The many facets of life with Pervin Bhasin

It wouldn’t be wrong if I said that probably am in Learning and Development function because of her, I loved her aura; that of an amazing trainer. She was the Training Manager at the Taj Mahal Hotel, Mumbai when I had just began my career. I attended the Train the Trainer program as I was to become the departmental trainer. She was a person that I dreamt to be like…. some day! During the program, each one of us had to deliver a short training session that was to be evaluated and when I did mine; her feedback said that it was perfect and that she really didn’t have anything to say about where I could’ve improved. Can you imagine, how elated I must’ve felt? I had basically followed everything that she taught us and I tried to emulate her, it was a perfect role play. Her words were more than enough to boost anyone’s confidence.

We have kept in touch and I feel so privileged to have known such a feisty woman that she is; an inspirational lady, a celebrated trainer, a trusted mentor and coach who has contributed to creating many success stories in the hospitality industry. She is a social entrepreneur who supports many causes and is a torch bearer for many others that most of us only dream about.

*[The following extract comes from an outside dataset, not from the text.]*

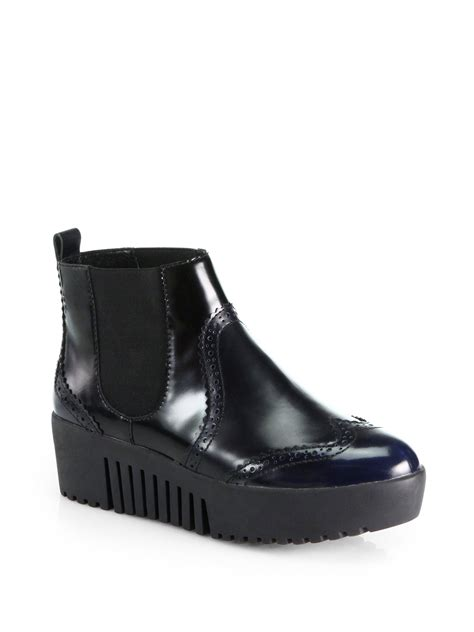 opening ceremony spectator leather platform chelsea boots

I met her a couple of years ago, she hugged me and said that she was so happy to see me still in the hospitality industry , that’s how she makes everyone feel special. When I went to Cornell for my PDPs she left a message for me that she’d like to learn from my takeaways of the programs that I attended. This would remain one of the biggest compliments that I’ve received. I feel humble, it is an absolute delight to host the incredible story of Ms. Pervin Bhasin of the Purple Path Learning & Development Consultants on IWH. Have tried to keep it in the first person, it’s her story and in her own words as I can never match up to her charisma and magic.

The Early Life

The majestic grande dame of Mumbai – the Taj Mahal Hotel at Apollo Bunder had bewitched her ever since she remembered. No surprise that at thirteen, she decided that hotels were where she wanted to work. Some people took her seriously, most didn’t. Thought she’d  snap out of it, as youngsters often do; dismissing it as a flight of fancy. And why wouldn’t they? Tops in studies, the obvious choices perceived for her by others were Medicine or Engineering – either would have thrown open their gates. Education in Hotel Management on the other hand, wouldn’t even grant her a degree (all one got then was a diploma at the end of three years of rigor). Not least of all, a girl in a hotel? Not exactly respectable, eh?

Thankfully, none of that mattered. Because what did, she already had – the unflinching encouragement of her parents. They had always pushed their children (Pervin and her two siblings) to chase their dreams, whatever those were. All that the parents asked was that each one  honoured  his or her choice and gave it  all. And so, she happily completed her course from the Institute of Hotel Management Mumbai, and was selected by Taj Mahal Hotel at Apollo Bunder for the Food & Beverage function;  it was 1987.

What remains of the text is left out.